GOAL OF THE EXERCISE: Reprint each record exactly. Pictures are not reprinted.

RAW DATA:
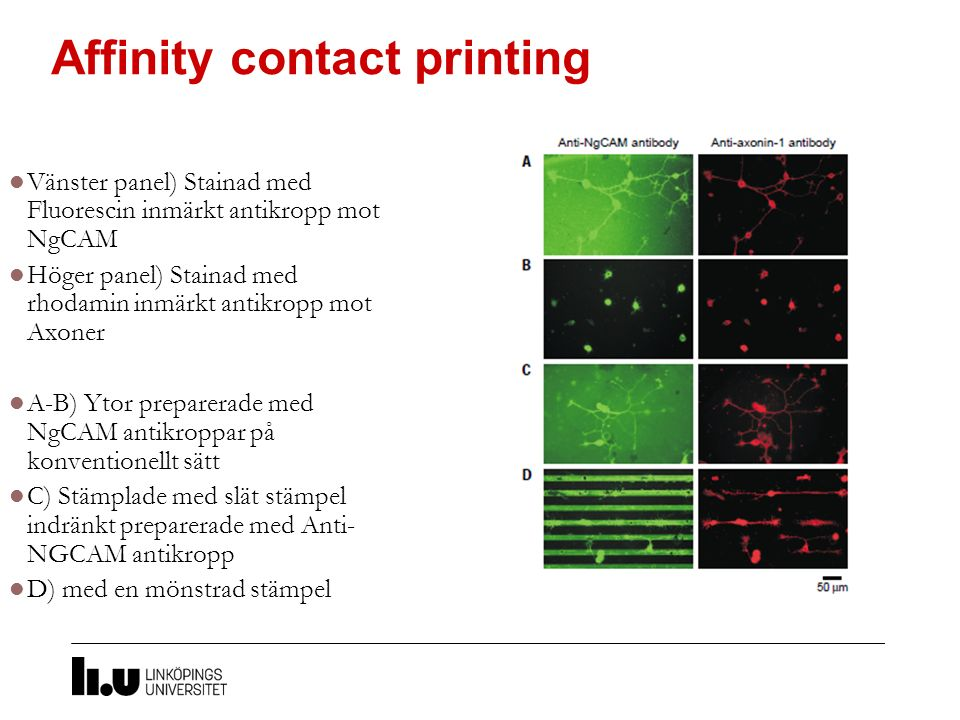 Affinity contact printing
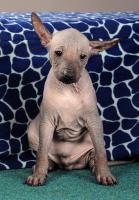 Foto 4 Peruanischer Nackthund - Perro sin pelo del Peru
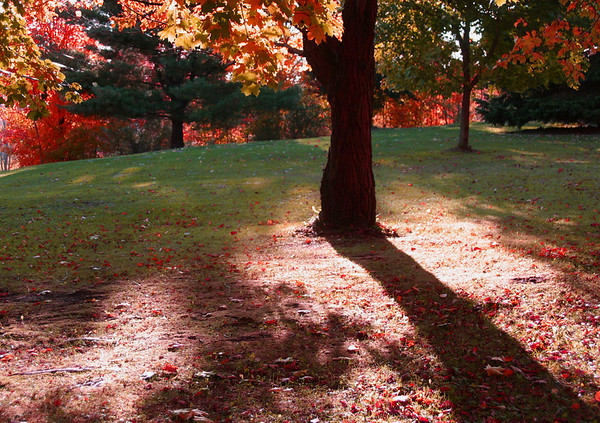 Sullivan County, PA Touch Of Autumn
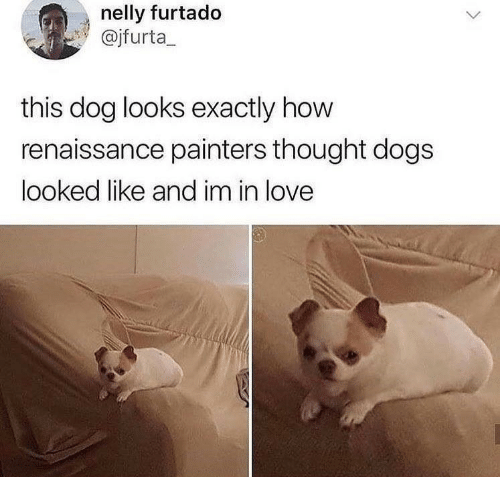 painters: nelly furtado  @jfurta_  this dog looks exactly how  renaissance painters thought dogs  looked like and im in love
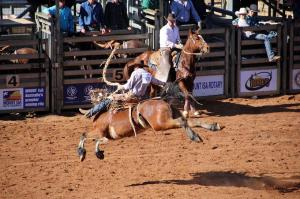 Click to see more of Mount Isa Rodeo, Mount Isa QLD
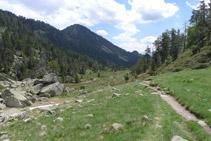 Zona de prats alpins.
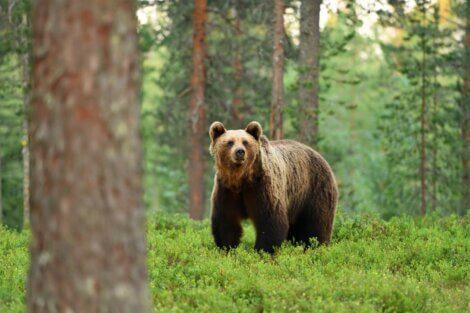 Um urso-pardo olhando para a câmera.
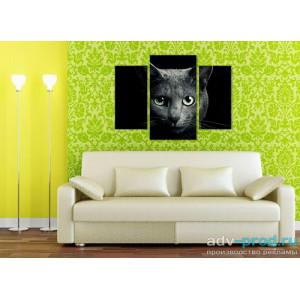 Модульная картина - Черная кошка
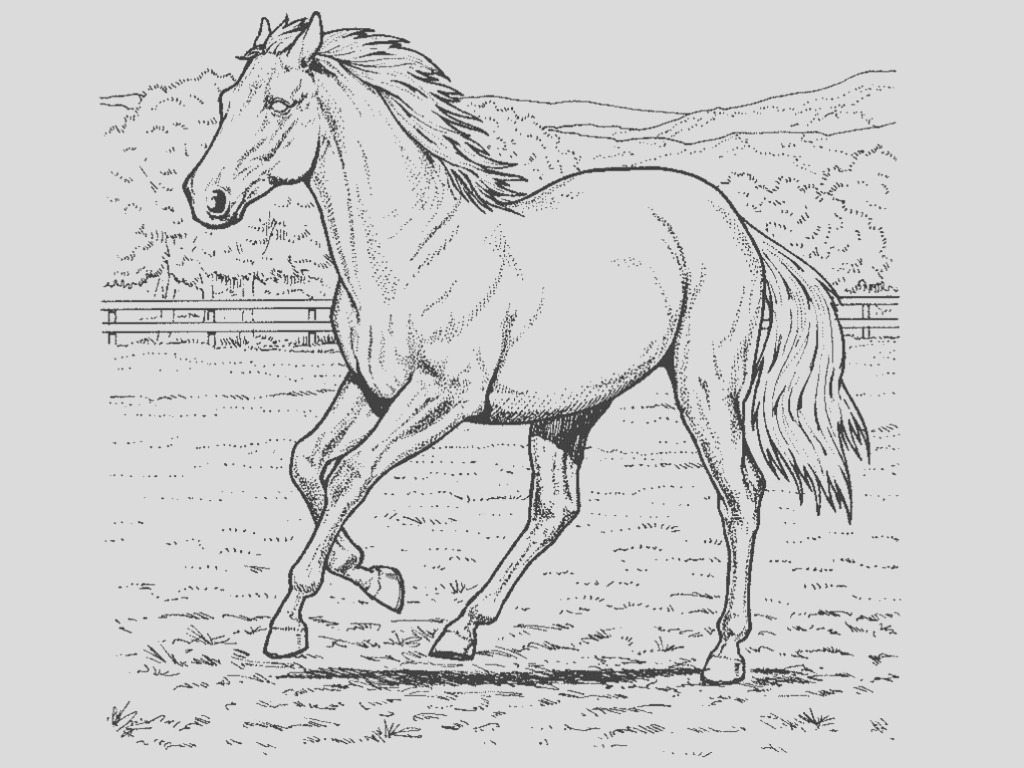 horse coloring pages photo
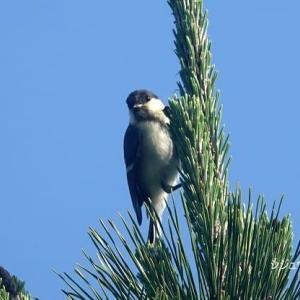 9/22探鳥記録写真-2(はまゆう公園の鳥たち:ヤマガラ、シジュウカラ,ホオジロ、トビ)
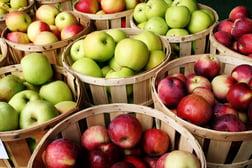 fertility fruit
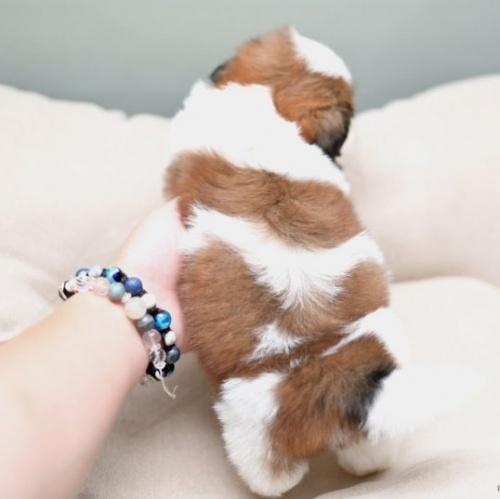 シーズーの子犬(ID:1263011049)の3枚目の写真/更新日:2018-03-09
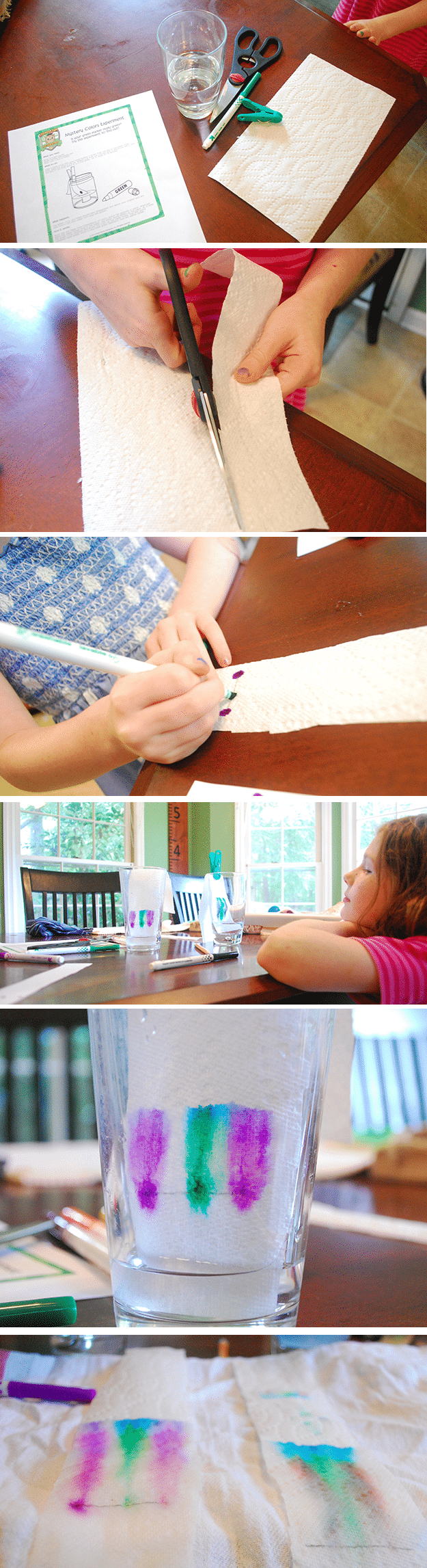 science for kids: paper chromatography for kids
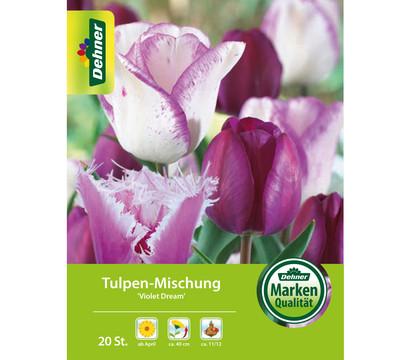 Dehner Blumenzwiebel Tulpen-Mischung 'Violet Dream'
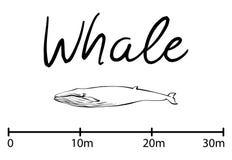 La silueta de la ballena, ballena azul aisló vector blanco y negro Fotos de archivo libres de regalías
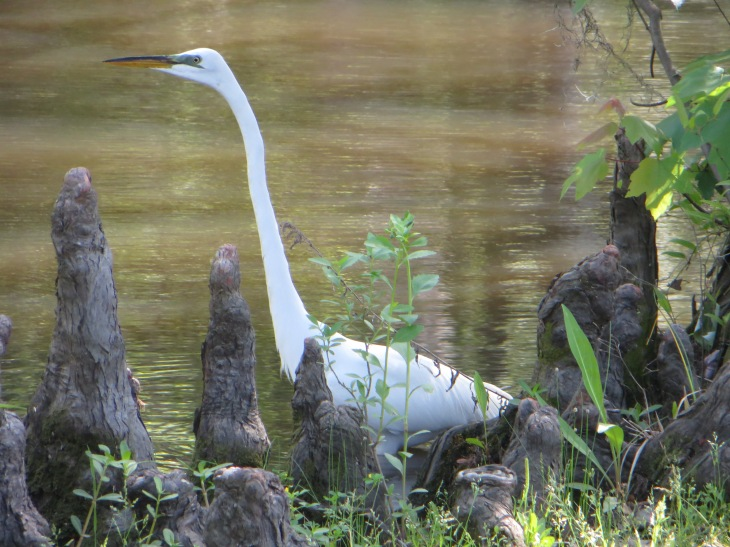 Egret Hunting in Cypress Knees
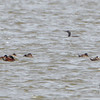 Red-throated Loon and Ruddy Ducks<br /> Ellis Bay <br /> Riverlands Migratory Bird Sanctuary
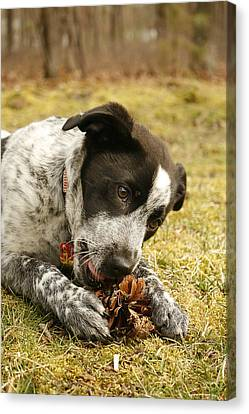 Ellie Vs. The Pine Cone Canvas Print by Kristia Adams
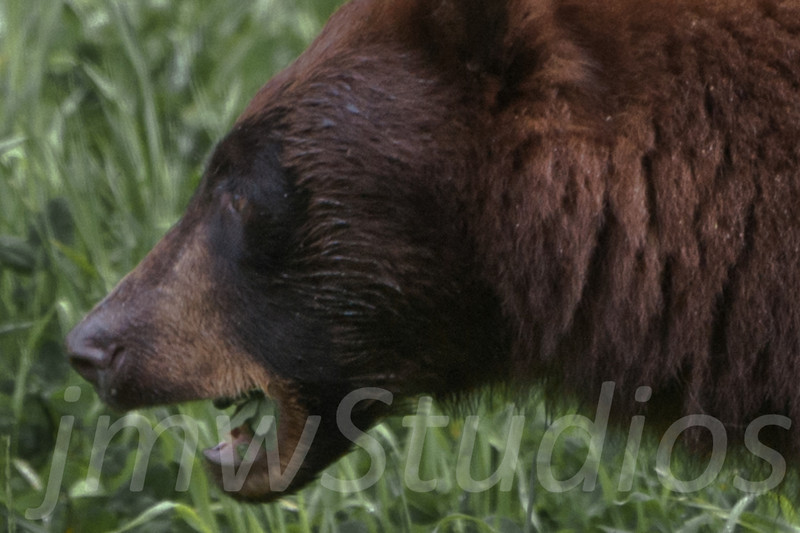 Whistler, B.C. Brown Bear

SOLUTION TO THIS EXERCISE:
 Affinity contact printing
 Foto 4 Peruanischer Nackthund - Perro sin pelo del Peru
 Sullivan County, PA Touch Of Autumn
 painters: nelly furtado  @jfurta_  this dog looks exactly how  renaissance painters thought dogs  looked like and im in love
 Click to see more of Mount Isa Rodeo, Mount Isa QLD
 Zona de prats alpins.
 Um urso-pardo olhando para a câmera.
 Модульная картина - Черная кошка
 horse coloring pages photo
 9/22探鳥記録写真-2(はまゆう公園の鳥たち:ヤマガラ、シジュウカラ,ホオジロ、トビ)
 fertility fruit
 シーズーの子犬(ID:1263011049)の3枚目の写真/更新日:2018-03-09
 science for kids: paper chromatography for kids
 Dehner Blumenzwiebel Tulpen-Mischung 'Violet Dream'
 La silueta de la ballena, ballena azul aisló vector blanco y negro Fotos de archivo libres de regalías
 Egret Hunting in Cypress Knees
 Red-throated Loon and Ruddy Ducks<br /> Ellis Bay <br /> Riverlands Migratory Bird Sanctuary
 Ellie Vs. The Pine Cone Canvas Print by Kristia Adams
 Whistler, B.C. Brown Bear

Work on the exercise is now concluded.